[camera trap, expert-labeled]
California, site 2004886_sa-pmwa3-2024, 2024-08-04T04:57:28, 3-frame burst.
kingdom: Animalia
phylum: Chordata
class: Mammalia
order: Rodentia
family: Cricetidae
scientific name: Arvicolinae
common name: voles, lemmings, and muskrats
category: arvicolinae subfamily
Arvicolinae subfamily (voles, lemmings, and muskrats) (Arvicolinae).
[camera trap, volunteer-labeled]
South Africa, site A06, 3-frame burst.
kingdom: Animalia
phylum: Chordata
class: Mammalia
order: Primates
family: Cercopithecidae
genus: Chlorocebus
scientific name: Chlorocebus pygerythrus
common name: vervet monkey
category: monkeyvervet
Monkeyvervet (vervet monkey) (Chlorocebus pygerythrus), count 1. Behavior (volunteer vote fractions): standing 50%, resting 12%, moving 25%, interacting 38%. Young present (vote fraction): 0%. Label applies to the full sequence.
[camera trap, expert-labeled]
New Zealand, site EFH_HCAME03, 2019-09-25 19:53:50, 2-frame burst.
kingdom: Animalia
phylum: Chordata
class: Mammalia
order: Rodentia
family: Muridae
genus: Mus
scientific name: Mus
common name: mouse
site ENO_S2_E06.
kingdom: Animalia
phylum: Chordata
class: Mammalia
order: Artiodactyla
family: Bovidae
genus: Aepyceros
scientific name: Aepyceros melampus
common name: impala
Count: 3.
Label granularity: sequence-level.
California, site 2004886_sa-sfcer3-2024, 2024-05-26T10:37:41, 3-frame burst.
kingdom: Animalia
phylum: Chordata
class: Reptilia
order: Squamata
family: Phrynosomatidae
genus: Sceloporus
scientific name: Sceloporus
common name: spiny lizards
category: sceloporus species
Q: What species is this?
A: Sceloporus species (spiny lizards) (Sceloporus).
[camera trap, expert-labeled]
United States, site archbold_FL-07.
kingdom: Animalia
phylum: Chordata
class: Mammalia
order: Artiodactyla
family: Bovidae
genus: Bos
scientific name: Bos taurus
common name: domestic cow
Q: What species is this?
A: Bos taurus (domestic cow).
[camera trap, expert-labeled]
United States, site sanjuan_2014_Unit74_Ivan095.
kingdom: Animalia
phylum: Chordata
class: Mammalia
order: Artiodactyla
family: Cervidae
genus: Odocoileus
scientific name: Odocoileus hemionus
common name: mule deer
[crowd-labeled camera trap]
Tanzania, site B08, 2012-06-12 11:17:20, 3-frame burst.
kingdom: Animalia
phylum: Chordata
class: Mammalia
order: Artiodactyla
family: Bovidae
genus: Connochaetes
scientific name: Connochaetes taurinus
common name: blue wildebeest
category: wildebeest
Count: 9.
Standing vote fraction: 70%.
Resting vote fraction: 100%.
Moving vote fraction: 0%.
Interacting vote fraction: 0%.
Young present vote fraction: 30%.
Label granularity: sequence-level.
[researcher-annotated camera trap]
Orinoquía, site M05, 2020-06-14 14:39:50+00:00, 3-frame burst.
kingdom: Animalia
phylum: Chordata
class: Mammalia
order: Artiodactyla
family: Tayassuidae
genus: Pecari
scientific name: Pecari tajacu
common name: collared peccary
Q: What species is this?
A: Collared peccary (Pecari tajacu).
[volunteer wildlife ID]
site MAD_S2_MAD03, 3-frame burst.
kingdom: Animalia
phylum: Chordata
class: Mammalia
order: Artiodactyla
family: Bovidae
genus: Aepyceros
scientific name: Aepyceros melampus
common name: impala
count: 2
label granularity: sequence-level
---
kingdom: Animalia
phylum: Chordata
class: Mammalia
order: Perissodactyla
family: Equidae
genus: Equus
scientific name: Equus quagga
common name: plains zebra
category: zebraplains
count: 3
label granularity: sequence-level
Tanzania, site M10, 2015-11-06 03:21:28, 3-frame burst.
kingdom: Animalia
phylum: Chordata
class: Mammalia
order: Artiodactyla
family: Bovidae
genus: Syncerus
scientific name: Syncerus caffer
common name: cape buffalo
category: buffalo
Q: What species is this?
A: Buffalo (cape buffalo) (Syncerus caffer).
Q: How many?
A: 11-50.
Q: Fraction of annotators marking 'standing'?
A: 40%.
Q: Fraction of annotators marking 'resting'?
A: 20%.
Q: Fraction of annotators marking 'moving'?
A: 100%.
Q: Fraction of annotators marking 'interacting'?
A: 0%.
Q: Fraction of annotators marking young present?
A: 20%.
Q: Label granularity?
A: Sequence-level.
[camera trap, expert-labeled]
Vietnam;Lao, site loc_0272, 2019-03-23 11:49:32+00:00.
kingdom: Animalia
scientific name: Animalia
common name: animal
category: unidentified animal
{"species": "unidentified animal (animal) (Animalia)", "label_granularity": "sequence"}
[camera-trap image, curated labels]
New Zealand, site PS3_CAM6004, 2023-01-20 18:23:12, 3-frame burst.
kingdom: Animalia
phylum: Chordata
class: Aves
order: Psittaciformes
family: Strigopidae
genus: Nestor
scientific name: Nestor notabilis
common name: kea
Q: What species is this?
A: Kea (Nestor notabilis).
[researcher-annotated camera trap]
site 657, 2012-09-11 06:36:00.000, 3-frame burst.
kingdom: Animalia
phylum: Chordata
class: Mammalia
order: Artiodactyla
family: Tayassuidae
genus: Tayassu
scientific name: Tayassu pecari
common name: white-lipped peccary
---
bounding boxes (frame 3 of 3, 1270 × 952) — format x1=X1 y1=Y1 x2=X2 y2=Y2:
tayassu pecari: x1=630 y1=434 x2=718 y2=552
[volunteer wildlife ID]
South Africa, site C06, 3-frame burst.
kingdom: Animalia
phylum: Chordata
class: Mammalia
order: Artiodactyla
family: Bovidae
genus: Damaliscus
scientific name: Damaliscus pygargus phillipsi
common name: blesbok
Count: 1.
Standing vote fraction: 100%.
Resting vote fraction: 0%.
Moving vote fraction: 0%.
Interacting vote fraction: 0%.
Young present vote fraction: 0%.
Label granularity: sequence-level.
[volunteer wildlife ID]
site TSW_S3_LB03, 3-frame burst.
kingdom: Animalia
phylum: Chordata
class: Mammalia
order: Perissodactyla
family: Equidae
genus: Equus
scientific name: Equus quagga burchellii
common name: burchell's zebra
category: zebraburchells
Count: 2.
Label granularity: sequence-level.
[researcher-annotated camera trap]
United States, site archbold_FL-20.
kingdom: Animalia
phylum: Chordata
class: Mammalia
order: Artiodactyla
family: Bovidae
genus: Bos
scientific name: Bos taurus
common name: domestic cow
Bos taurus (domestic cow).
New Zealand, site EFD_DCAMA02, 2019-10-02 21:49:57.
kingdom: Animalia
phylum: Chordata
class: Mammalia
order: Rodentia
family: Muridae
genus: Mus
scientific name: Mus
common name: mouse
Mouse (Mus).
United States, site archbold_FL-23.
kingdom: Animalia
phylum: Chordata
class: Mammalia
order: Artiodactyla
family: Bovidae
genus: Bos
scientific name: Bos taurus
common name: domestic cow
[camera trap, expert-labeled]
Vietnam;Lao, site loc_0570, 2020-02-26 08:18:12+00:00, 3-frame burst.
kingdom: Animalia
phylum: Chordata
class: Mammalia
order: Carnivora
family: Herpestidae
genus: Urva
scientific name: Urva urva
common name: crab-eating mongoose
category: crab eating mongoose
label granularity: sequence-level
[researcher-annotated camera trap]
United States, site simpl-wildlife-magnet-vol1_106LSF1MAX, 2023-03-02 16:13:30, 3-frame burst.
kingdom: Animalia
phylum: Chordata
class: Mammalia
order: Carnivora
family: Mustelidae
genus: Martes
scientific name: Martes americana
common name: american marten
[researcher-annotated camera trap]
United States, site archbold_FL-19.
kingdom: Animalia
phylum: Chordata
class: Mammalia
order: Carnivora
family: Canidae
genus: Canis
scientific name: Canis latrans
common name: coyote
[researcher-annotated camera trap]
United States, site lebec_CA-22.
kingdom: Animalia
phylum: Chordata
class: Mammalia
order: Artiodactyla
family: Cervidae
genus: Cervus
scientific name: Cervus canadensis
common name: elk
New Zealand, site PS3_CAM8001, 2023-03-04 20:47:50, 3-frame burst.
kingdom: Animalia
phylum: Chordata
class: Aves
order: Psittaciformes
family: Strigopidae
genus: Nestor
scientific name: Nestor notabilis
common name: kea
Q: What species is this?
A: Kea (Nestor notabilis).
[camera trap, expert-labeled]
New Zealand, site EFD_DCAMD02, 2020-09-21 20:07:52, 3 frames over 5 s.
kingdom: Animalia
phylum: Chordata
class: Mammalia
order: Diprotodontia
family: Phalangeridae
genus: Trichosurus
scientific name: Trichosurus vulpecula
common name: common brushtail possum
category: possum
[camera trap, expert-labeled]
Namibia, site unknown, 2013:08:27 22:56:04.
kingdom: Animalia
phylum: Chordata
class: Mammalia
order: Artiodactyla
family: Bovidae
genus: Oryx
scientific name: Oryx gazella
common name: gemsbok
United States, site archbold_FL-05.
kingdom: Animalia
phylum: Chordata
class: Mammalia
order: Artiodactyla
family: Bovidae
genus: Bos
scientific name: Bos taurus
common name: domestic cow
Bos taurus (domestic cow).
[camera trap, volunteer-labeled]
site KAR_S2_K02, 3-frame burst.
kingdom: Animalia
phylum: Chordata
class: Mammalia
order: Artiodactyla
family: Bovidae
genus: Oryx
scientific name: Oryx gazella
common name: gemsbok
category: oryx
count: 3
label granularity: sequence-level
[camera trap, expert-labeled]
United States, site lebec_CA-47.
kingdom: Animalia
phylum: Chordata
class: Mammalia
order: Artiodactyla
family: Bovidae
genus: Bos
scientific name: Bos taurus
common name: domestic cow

════

> _What the task requires_: Exactly as written, please transcribe the lines from the start of the records above to the line that holds "scientific name: Arvicolinae", both ends included.

> _Output below_:
[camera trap, expert-labeled]
California, site 2004886_sa-pmwa3-2024, 2024-08-04T04:57:28, 3-frame burst.
kingdom: Animalia
phylum: Chordata
class: Mammalia
order: Rodentia
family: Cricetidae
scientific name: Arvicolinae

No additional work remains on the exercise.